**COMPLETE THE FOLLOWING**
(1) Which figures given per month appear in the asylum text? List every one.
(2) Can you repeat everything in the asylum text, from "In law each" down to "subject to deportation."?
(3) Can you pick up the asylum text after its last sentence and carry it on?

====== EXCERPT

The internationally accepted right of asylum has been established for half a century under the Geneva Convention on Refugees of 1951. Ireland is a party to this Convention. Therefore anyone coming to this country and requesting asylum has the right to be admitted and to reside here legally while his or her application is considered by the State. This right must continue to be scrupulously safeguarded.

In law each application for asylum must be individually considered. This means that all asylum applications must continue to be scrutinised in the light of internationally established criteria and each case determined fairly and objectively. However, even if the necessary procedural safeguards are duly observed, and the procedures for dealing with applications are fair, reasonable and based on accurate and adequate information about the countries from which applicants come, many applications, in all likelihood a large majority, will be rejected.

Such rejection usually implies the eventual deportation of the unsuccessful applicant. However unpalatable, the possibility of deportation is an unavoidable part of the determination procedure. Unsuccessful applicants are consequently liable to be requested to leave the country voluntarily, or be subject to deportation.

A particular humanitarian issue now exists in Ireland and calls for humane consideration. It arises because, firstly, there is a considerable backlog of unprocessed applications for asylum, and secondly, there is a sizeable category of asylum-seekers whose applications have been turned down but who have not been asked to leave the country. Both groups are legally living here.

Backlog of Unprocessed Applications

A large backlog of unprocessed cases has now built up due to the inability of the Irish asylum processing machinery to keep pace with the unanticipated increase in asylum applications since 1996 or thereabouts. As is generally known, up to that point the number of asylum-seekers arriving in Ireland was exceptionally low in European terms. Around that time it began to rise sharply and increased to a totally unforeseen level in a comparatively short time. The administrative structures to process asylum applications were greatly overburdened and unable to keep up with the increased flow. The result is that by the end of March 2000 the total number of unprocessed applications exceeded 11,400.

It is difficult to fault the Government for not foreseeing the extent to which the flow of asylum-seekers would increase in such a short period. Very considerable efforts have been made to provide the substantial additional resources required to expand administrative provision, and to devise and put in place appropriate policies, all in a relatively short time. In recent months the Government has sanctioned increases in personnel and other resources to process asylum applications, and approved a series of policy and service-provision measures related to asylum-seekers and refugees.

Even with these additional resources, it appears likely that the processing backlog will still continue to increase. Official sources estimate that there will be upwards of 12,000 new asylum applications in the course of this year, or an average of 1,000 a month. In the first quarter of 2000, the number of applications being processed averaged only about 440 a month. As the additional personnel allocated to processing come on stream, the processing rate is expected to rise to a monthly average of 700 from May 2000 onwards. Such a rate would still be significantly lower than necessary to process the expected inflow of upwards of 1,000 a month, and so the backlog will continue to increase, by perhaps 300 a month.

============
====== COLLECTED DATA

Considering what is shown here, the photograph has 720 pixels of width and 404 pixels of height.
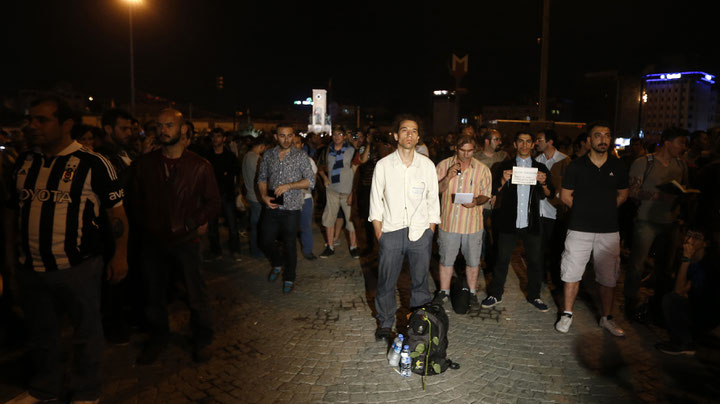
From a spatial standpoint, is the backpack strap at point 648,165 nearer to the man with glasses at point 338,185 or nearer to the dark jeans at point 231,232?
the man with glasses at point 338,185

============

**OUTPUTS BY TASK**
(1)
- 1,000: the expected average of new asylum applications a month this year
- 440: the average number of applications processed a month in the first quarter of 2000
- 700: the expected monthly processing average from May 2000 onwards
- 300: the likely monthly increase in the backlog

(2)
In law each application for asylum must be individually considered. This means that all asylum applications must continue to be scrutinised in the light of internationally established criteria and each case determined fairly and objectively. However, even if the necessary procedural safeguards are duly observed, and the procedures for dealing with applications are fair, reasonable and based on accurate and adequate information about the countries from which applicants come, many applications, in all likelihood a large majority, will be rejected.

Such rejection usually implies the eventual deportation of the unsuccessful applicant. However unpalatable, the possibility of deportation is an unavoidable part of the determination procedure. Unsuccessful applicants are consequently liable to be requested to leave the country voluntarily, or be subject to deportation.

(3)
These figures suggest that further substantial resources need to be allocated even to prevent the backlog of applications from continuing to rise. What, however, is to happen to the backlog of 11,400 already existing at the end of March 2000? To deploy resources away from dealing with new applications in order to deal instead with this backlog would simply lead to the emergence of a new, rolling, backlog.

Rejected Applications

Besides the 11,400 people whose applications remain unprocessed, there is a further category of 4,000 whose applications for asylum have been considered and rejected but who have not yet been requested to leave the country. Those in this category are still legally entitled to remain in the State until all due formalities have been observed in regard to their expulsion. Some have been here since 1994 or 1995.

This figure of 4,000 does not include those who have been granted temporary leave to remain as parents of an Irish-born child, those whose applications have been deemed abandoned and those who between August 1999 and March 2000 inclusive have received the so-called 14-day letter. (This is a formal notification to the recipient that the Minister for Justice, Equality and Law Reform proposes to make a deportation order in his or her regard, and that the recipient may make representations to the Minister within 14 days of the sending of the letter. Few answers to these 14-day letters have been received. Some 300 deportation orders were subsequently served on recipients of the 14-day letter. It is understood that some 200 of the 950 letters sent were returned because the addressee was no longer at the given address. Only 108 people were actually deported between the beginning of 1994 and the end of March 2000. It is possible that some more may have left the country voluntarily.)

Total Numbers Involved

The two groups described above comprise an estimated 15,400 people who, though legally residing in the State, suffer from growing uncertainty about their future. The 11,400 whose applications have not yet been processed have no indication as to when their case will be heard. On present trends, it can be estimated that seven out of eight of these applications will be rejected at some future date. For the 4,000 whose applications have already been rejected, there is no indication from official sources as to what is proposed in their regard.

The figure of 15,400 given above cannot of its nature be exact; it is no more than an estimate. Some people in both groups covered by the estimates are likely to have left the country already. In any event, the Department of Justice, Equality and Law Reform figures, on which the estimates are based, are higher than the Department of Social, Community and Family Affairs figures for asylum-seekers receiving social welfare payments (March 31st 2000).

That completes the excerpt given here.